▸ Passage for review:
Re: Definition of finite.

On May 2, 6:34 pm, zuhair <zaljo...@xxxxxxxxx> wrote:

Even if you were right about my confusions, then they are non
important things, you should concentrate on the important aspects, not
the confusional aspects.

No, it is important not to incorrectly claim that Tarski proposed a
circular definition. Also, what is important to you (e.g., whether
certain formulations are equivalent) might not be important to other
people and other people may wish to comment on other matters that you
have mentioned or are related to your posts.

So, for example, here's a proof of an equivalence that is pertinent to
this discussion, whether or not it is important to you:

Def: conv(R) = {<c b> | <b c> e R}.

Theorem: x is finite <-> ER(R is a well ordering on x & conv(R) is a
well ordering on x).
Proof:
Suppose x is finite. So let f be a bijection from x onto a natural
number n.
Let R = {<b c> | bex & cex & f(b) e f(c)}.
So R is a well ordering on x and conv(R) is a well ordering on x.
Suppose ER(R is a well ordering on x & conv(R) is a well ordering on
x).
For all p in x, there exists a natural number k such that {y | <y p> e
R} is equinumerous with k, per proof by contradiction as follows:
Let q be the R-least member of x such that there is no natural number
k such that {y | <y q> e R} is equinumerous with k.

▸ Requirement 1:
Name each object that the post on the definition of finite introduces with the word "Let", and give what the post says each one is.
▸ Requirement 2:
From the post on the definition of finite, extract the passage that begins at "Theorem: x is" and runs up to and including "ordering on x.".

▸ Collected data:

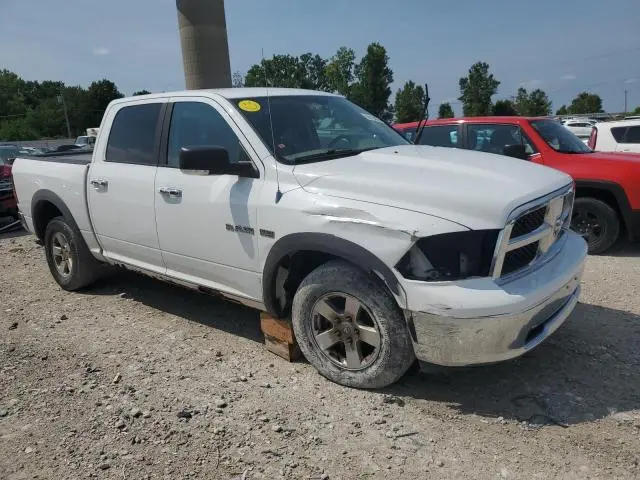 2010 DODGE RAM 1500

▸ Answer space 1:
- f: a bijection from x onto a natural number n
- R: {<b c> | bex & cex & f(b) e f(c)}
- q: the R-least member of x such that there is no natural number k such that {y | <y q> e R} is equinumerous with k

▸ Answer space 2:
Theorem: x is finite <-> ER(R is a well ordering on x & conv(R) is a
well ordering on x).
Proof:
Suppose x is finite. So let f be a bijection from x onto a natural
number n.
Let R = {<b c> | bex & cex & f(b) e f(c)}.
So R is a well ordering on x and conv(R) is a well ordering on x.